Neither Google nor DeepMind immediately responded to a request for comment.
Earlier this week, Hassabis said the Hangzhou-based startup’s AI model “is probably the best work” from China, and is “impressive,” during a Google event at the AI Action Summit in Paris, CNBC reported. Hassabis said DeepSeek has demonstrated “extremely good engineering,” and that its AI models have deeper geopolitical implications.
However, he also said DeepSeek doesn’t show “actual new scientific advance” and is “using known techniques” in the AI industry, according to CNBC.

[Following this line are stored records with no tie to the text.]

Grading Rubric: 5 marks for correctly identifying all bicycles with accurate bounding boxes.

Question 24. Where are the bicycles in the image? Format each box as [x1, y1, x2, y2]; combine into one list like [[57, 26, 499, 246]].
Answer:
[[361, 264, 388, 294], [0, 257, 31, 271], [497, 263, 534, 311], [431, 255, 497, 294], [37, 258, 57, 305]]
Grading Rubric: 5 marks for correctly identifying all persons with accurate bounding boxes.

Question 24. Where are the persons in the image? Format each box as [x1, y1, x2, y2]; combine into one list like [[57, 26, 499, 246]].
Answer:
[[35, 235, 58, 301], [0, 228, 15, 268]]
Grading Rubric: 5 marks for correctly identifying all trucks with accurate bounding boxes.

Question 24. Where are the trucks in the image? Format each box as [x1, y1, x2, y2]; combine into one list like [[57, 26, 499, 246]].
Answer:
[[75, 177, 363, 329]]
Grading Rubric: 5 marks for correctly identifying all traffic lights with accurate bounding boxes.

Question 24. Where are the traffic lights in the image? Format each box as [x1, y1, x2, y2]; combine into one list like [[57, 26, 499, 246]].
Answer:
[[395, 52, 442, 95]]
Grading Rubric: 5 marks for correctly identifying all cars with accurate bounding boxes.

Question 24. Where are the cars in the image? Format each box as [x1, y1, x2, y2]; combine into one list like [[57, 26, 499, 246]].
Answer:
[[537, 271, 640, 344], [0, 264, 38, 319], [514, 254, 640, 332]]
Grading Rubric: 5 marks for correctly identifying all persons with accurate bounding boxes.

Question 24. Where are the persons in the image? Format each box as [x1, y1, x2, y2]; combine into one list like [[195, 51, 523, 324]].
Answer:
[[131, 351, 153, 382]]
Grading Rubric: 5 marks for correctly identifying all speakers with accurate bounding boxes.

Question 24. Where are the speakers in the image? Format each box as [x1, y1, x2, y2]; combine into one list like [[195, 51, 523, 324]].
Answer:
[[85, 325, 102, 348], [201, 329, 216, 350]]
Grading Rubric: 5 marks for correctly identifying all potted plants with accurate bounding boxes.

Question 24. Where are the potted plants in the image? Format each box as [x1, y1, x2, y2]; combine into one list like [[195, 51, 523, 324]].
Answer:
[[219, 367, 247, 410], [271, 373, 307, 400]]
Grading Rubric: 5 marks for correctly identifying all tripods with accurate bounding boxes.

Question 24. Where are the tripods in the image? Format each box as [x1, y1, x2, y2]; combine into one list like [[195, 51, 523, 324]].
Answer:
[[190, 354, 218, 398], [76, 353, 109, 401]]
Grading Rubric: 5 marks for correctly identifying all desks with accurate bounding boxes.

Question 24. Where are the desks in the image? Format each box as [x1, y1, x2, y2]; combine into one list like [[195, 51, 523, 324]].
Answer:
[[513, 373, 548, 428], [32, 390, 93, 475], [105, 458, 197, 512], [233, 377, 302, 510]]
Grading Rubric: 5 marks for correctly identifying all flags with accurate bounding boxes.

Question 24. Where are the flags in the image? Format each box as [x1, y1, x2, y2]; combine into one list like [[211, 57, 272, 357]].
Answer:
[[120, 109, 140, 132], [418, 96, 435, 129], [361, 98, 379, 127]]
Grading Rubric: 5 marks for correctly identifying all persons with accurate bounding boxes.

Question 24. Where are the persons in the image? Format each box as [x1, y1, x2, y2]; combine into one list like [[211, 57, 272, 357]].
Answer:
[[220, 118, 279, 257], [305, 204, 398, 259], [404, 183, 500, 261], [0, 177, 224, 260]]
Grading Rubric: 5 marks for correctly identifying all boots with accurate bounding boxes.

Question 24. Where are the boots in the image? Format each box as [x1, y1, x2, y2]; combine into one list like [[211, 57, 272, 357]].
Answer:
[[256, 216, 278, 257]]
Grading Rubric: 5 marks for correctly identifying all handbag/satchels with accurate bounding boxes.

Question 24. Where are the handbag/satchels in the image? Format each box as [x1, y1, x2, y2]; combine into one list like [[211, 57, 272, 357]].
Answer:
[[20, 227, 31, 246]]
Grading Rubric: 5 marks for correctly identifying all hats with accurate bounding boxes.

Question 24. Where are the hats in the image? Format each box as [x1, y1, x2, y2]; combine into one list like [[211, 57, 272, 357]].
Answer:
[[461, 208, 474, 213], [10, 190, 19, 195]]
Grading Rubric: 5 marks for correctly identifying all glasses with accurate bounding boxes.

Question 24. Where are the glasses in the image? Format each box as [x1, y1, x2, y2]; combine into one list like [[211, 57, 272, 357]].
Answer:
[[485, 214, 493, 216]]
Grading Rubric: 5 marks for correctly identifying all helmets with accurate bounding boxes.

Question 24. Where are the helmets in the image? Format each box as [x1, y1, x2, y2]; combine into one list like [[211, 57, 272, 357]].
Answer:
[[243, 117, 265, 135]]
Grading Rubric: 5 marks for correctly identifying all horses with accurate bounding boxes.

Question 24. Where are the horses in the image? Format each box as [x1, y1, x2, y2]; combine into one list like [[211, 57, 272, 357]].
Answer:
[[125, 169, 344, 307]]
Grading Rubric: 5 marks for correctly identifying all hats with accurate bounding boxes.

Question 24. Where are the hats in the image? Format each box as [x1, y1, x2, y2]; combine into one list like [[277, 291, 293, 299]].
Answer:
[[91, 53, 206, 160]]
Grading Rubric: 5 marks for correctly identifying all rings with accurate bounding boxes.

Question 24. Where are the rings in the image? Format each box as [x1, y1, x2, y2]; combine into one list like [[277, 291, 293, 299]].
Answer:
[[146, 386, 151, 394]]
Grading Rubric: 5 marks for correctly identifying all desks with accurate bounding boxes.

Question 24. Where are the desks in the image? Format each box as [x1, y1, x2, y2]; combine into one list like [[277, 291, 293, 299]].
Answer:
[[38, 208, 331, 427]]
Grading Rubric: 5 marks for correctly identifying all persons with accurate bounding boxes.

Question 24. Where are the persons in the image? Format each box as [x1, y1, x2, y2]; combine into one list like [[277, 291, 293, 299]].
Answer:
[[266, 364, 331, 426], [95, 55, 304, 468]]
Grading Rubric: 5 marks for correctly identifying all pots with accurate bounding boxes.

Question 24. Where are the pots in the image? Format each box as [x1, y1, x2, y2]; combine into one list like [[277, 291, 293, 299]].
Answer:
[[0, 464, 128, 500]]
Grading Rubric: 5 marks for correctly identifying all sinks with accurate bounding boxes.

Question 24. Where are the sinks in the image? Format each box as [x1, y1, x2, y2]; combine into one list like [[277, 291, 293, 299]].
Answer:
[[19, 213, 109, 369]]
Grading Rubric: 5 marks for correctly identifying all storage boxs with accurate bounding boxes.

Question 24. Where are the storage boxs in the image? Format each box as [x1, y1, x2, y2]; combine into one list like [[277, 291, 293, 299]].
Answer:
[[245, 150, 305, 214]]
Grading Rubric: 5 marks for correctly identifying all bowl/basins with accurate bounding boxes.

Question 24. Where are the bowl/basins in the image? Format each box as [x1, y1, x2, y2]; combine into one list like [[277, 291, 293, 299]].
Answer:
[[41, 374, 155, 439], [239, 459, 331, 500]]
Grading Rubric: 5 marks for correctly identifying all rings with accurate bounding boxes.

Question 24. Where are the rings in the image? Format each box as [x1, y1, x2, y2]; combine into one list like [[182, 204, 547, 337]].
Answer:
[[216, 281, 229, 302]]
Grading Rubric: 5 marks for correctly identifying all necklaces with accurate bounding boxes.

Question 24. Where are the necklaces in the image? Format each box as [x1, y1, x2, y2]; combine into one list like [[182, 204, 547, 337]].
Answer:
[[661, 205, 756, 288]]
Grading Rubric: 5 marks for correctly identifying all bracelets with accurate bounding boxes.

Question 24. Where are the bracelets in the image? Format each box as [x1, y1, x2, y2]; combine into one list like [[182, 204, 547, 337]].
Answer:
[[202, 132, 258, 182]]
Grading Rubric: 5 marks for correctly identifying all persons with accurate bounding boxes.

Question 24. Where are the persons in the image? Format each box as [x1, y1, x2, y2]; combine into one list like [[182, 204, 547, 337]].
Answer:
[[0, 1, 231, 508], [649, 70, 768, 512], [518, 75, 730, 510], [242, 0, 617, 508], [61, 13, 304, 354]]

Last month, DeepSeek released results for its latest open-source reasoning models, DeepSeek-R1, which performed comparably to OpenAI’s reasoning models, o1-mini and o1, on several industry benchmarks. In December, the startup launched its DeepSeek-V3 models which it said cost just $5.6 million to train and develop on Nvidia’s (NVDA0.00%) H800 chips — the reduced-capability version of Nvidia’s H100 chips used by U.S. firms.
DeepSeek’s cheaper-yet-competitive models have raised questions over Big Tech’s big spending on AI infrastructure, as well as how effective U.S. chip export controls are.